Hi CF! During this past weekend I was reading up on Montgomery transformation, which is a really interesting and useful technique to do fast modular multiplication. However, all of the explanations I could find online felt very unintuitive for me, so I decided to write my own blog on the subject. A big thanks to kostia244, nor, nskybytskyi and -is-this-fft- for reading this blog and giving me some feedback =).

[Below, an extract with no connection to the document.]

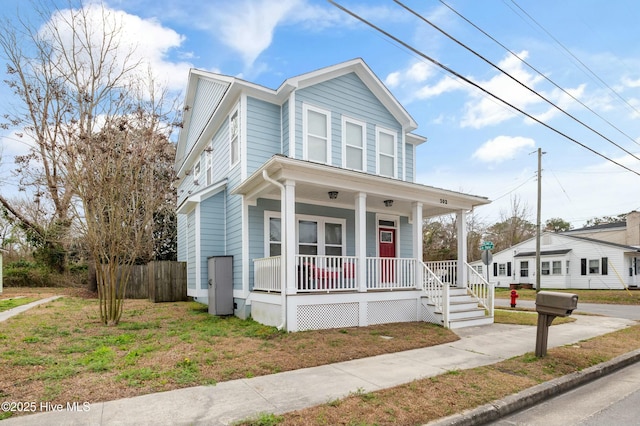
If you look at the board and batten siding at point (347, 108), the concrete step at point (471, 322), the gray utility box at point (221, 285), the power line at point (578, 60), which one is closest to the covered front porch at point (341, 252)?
the concrete step at point (471, 322)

### Fast modular multiplication

Let $$$P=10^9+7$$$ and let $$$a$$$ and $$$b$$$ be two numbers in $$$[0,P)$$$. Our goal is to calculate $$$a \cdot b \, \% \, P$$$ without ever actually calling $$$\% \, P$$$. This is because calling $$$\% \, P$$$ is very costly.

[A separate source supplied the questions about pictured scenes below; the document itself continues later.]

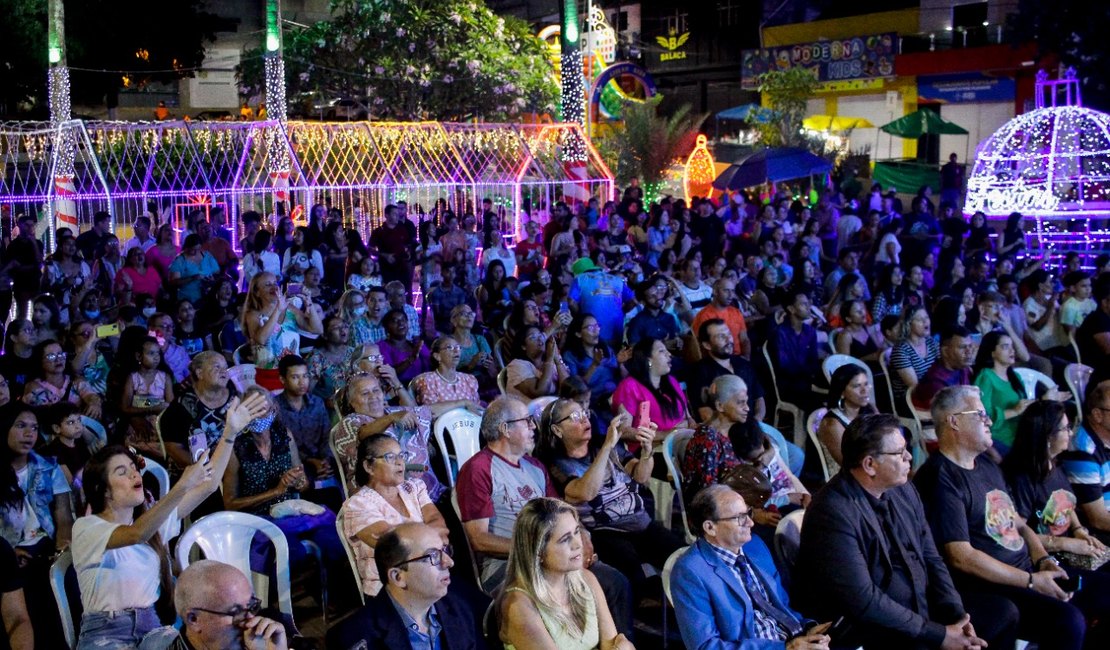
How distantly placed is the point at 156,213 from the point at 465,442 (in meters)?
11.1

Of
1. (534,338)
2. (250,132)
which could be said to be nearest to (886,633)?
(534,338)

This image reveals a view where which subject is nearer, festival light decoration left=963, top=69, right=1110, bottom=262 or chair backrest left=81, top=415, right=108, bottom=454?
chair backrest left=81, top=415, right=108, bottom=454

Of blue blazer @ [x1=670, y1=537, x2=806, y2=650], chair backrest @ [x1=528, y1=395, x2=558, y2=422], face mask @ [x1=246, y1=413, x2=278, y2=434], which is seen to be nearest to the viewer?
blue blazer @ [x1=670, y1=537, x2=806, y2=650]

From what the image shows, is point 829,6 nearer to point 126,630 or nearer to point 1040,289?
point 1040,289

*If you haven't noticed that calling $$$\% \, P$$$ is really slow, then the reason you haven't noticed it is likely because the compiler automatically optimizes away the $$$\% \, P$$$ call if $$$P$$$ is known at compile time. But if $$$P$$$ is not known at compile time, then the compiler will have to call $$$\% \, P$$$, which is really really slow.*

### Montgomery reduction of $$$a \cdot b$$$

It turns out that the trick to calculate $$$a \cdot b \, \% \, P$$$ efficently is to calculate $$$a \cdot b \cdot 2^{-32} \, \% \, P$$$ efficiently. So the goal for this section will be to figure out how to calculate $$$a \cdot b \cdot 2^{-32} \, \% \, P$$$ efficently. $$$a \cdot b \cdot 2^{-32} \, \% \, P$$$ is called the Montgomery reduction of $$$a \cdot b$$$, denoted by $$$\text{m_reduce}(a \cdot b)$$$.

#### Idea (easy case)

Suppose that $$$a \cdot b$$$ just happens to be divisible by $$$2^{32}$$$. Then $$$(a \cdot b \cdot 2^{-32}) \, \% \, P = (a \cdot b) \gg 32$$$, which runs super fast!

#### Idea (general case)

Can we do something similar if $$$a \cdot b$$$ is not divisible by $$$2^{32}$$$? The answer is yes! The trick is to find some integer $$$m$$$ such that $$$(a \cdot b + m \cdot P)$$$ is divisible by $$$2^{32}$$$. Then $$$a \cdot b \cdot 2^{-32} \, \% \, P = (a \cdot b + m \cdot P) \cdot 2^{-32} \, \% \, P = (a \cdot b + m \cdot P) \gg 32$$$.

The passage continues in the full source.